_Your instructions_. Give the number of lines in the data that contain "name", and nothing more.

_Source records_.
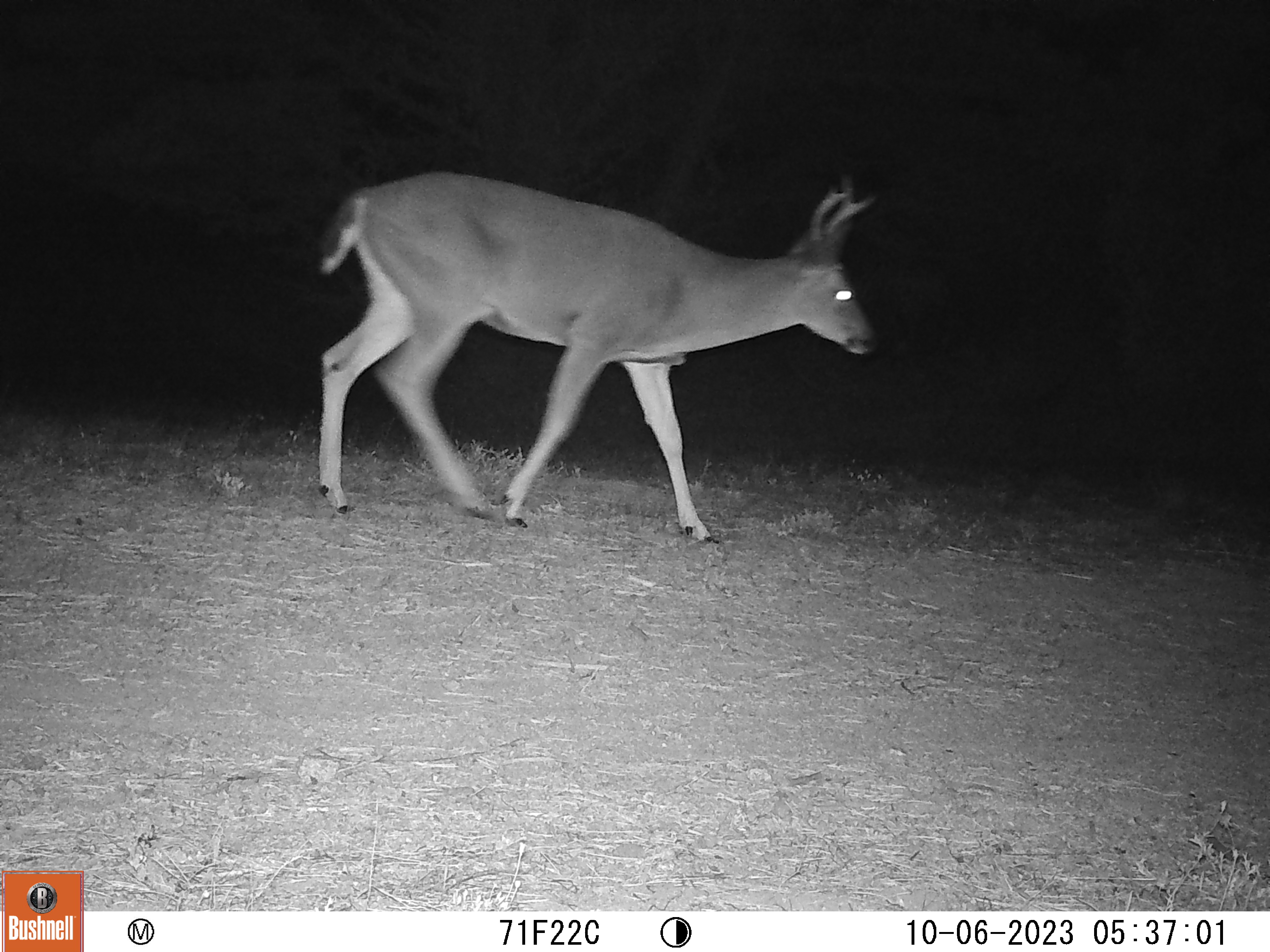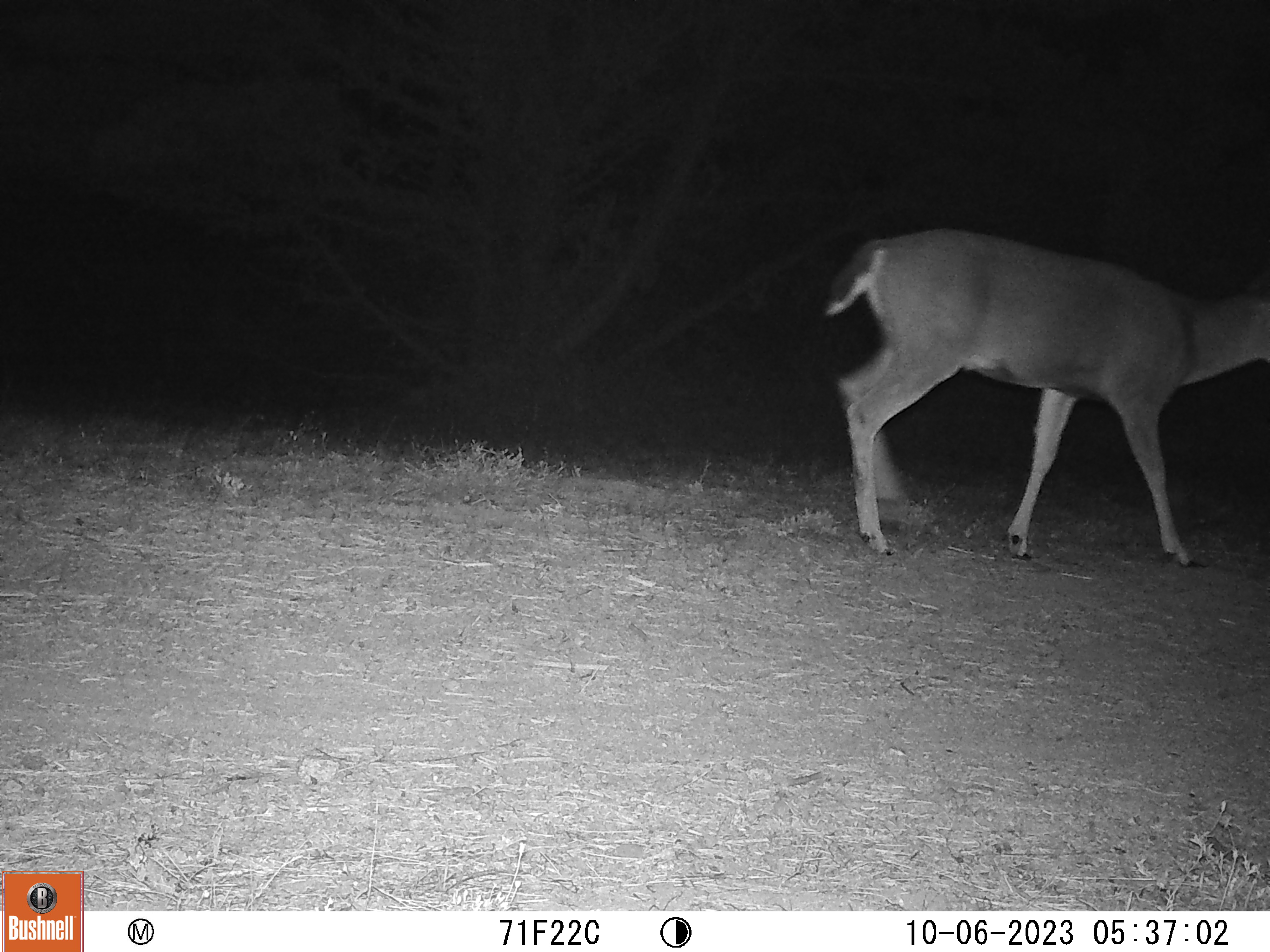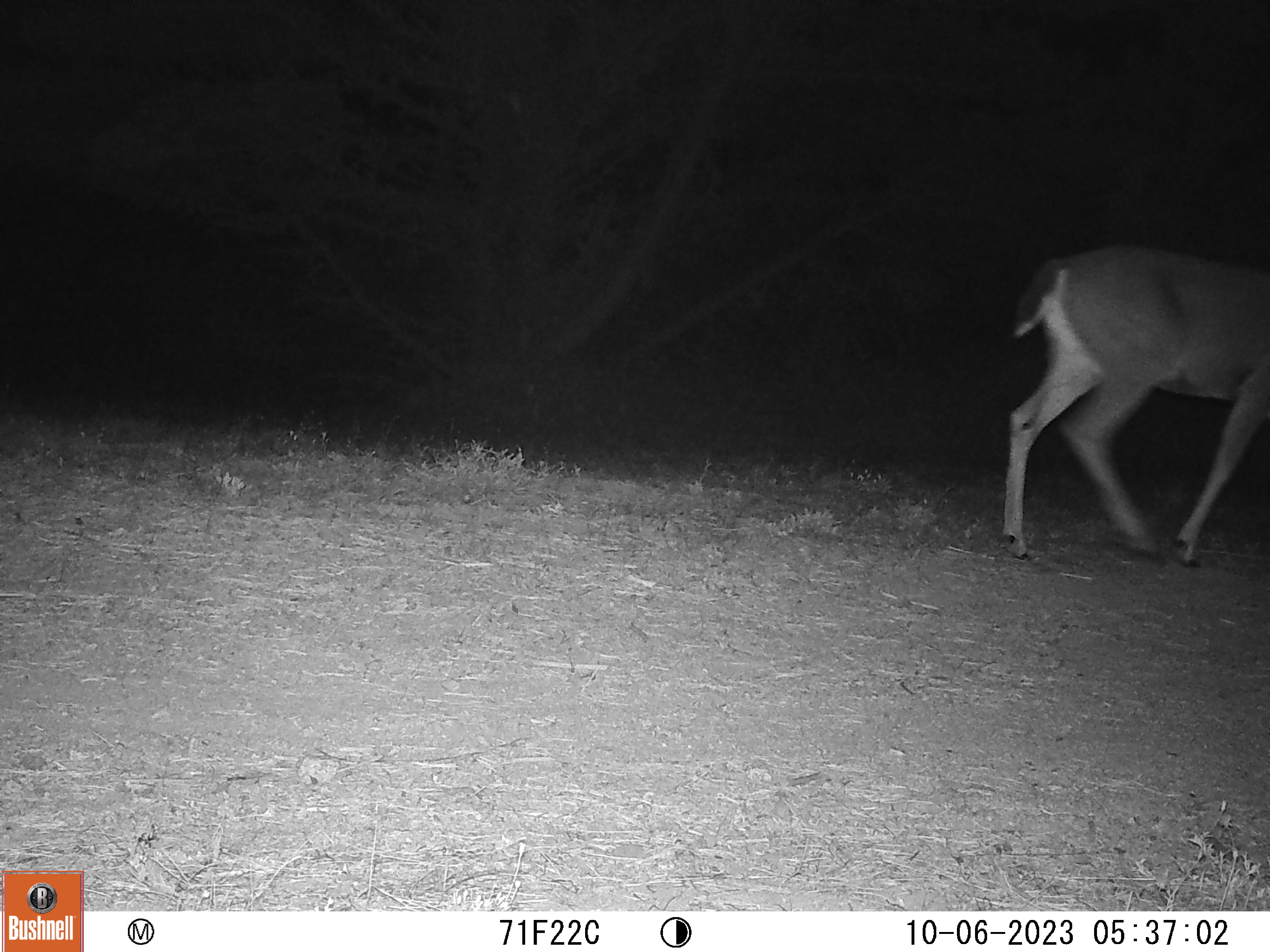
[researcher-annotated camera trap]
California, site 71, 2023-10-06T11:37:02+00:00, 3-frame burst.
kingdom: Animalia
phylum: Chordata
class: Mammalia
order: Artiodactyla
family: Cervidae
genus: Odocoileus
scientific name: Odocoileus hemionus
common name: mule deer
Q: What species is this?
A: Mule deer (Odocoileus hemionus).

---

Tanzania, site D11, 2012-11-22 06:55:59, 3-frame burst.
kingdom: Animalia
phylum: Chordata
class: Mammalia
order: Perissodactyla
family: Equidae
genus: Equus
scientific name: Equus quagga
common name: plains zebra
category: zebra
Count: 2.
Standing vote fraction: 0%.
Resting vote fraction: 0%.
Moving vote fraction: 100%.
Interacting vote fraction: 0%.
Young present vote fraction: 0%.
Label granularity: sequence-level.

==

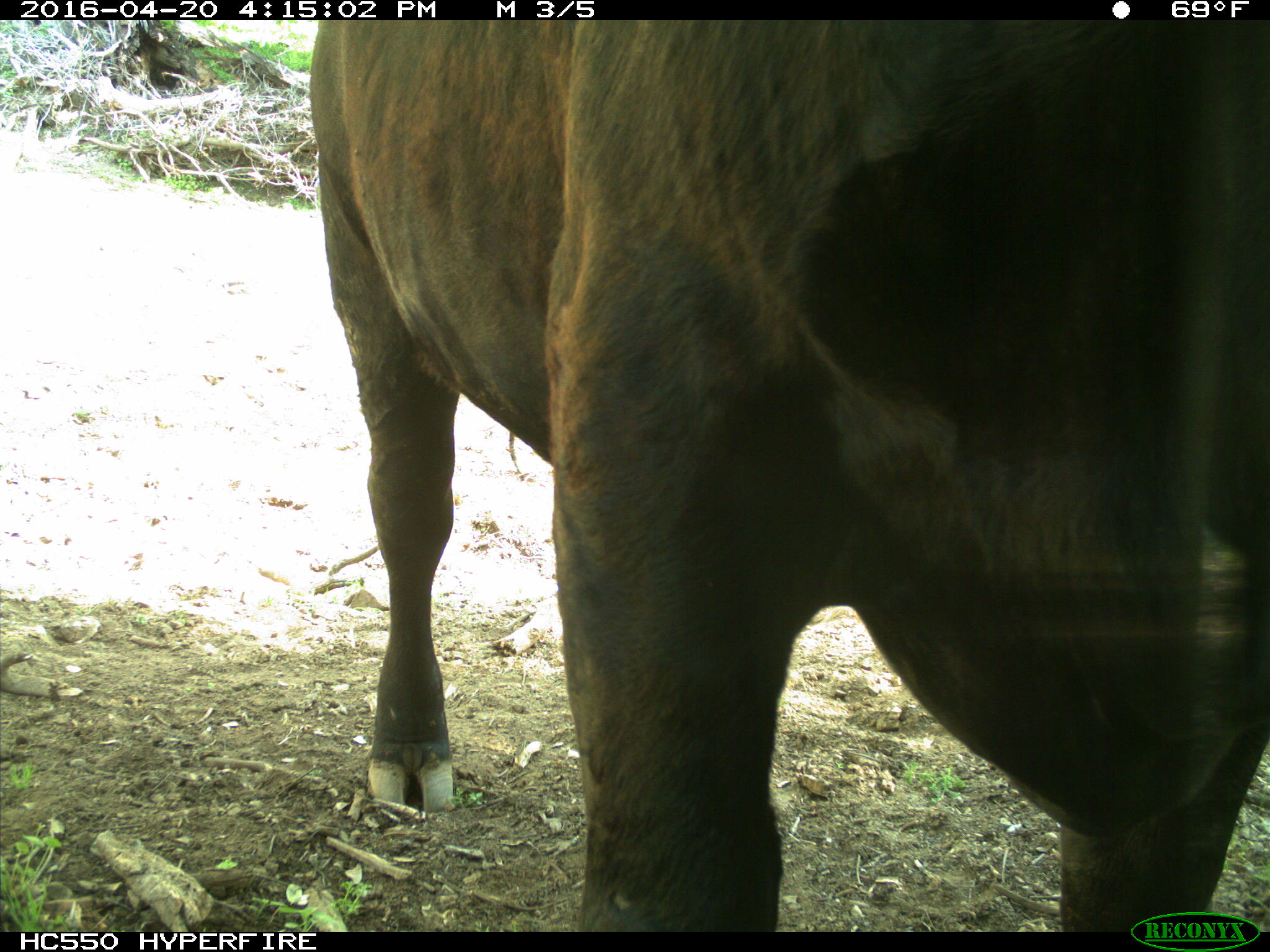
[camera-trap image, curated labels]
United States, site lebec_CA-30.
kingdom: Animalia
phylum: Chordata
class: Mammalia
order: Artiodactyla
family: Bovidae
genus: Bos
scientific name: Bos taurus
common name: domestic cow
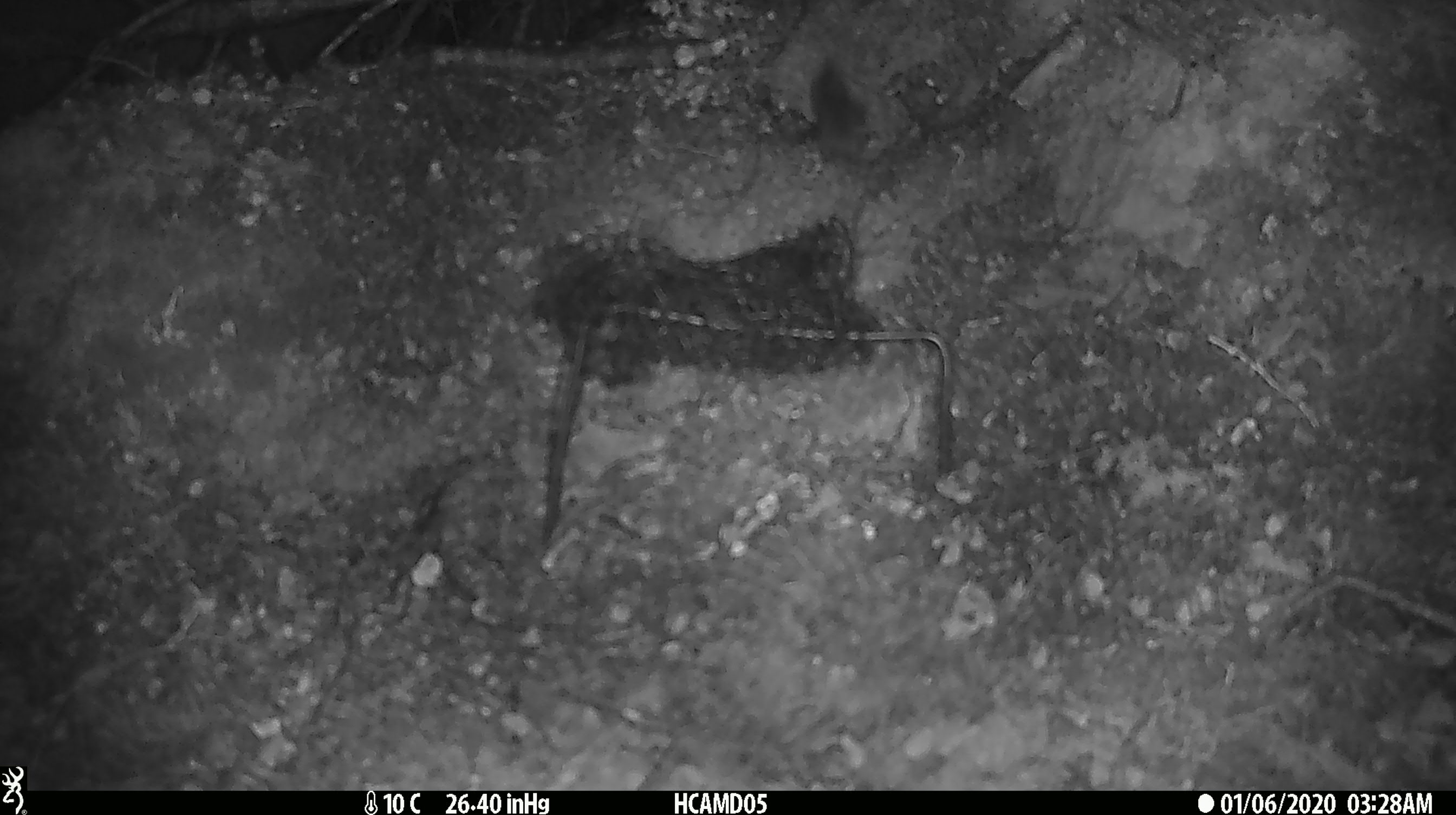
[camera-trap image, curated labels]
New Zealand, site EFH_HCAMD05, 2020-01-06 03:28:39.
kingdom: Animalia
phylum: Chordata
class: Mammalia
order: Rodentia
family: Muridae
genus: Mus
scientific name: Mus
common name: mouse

_Answer area_. 8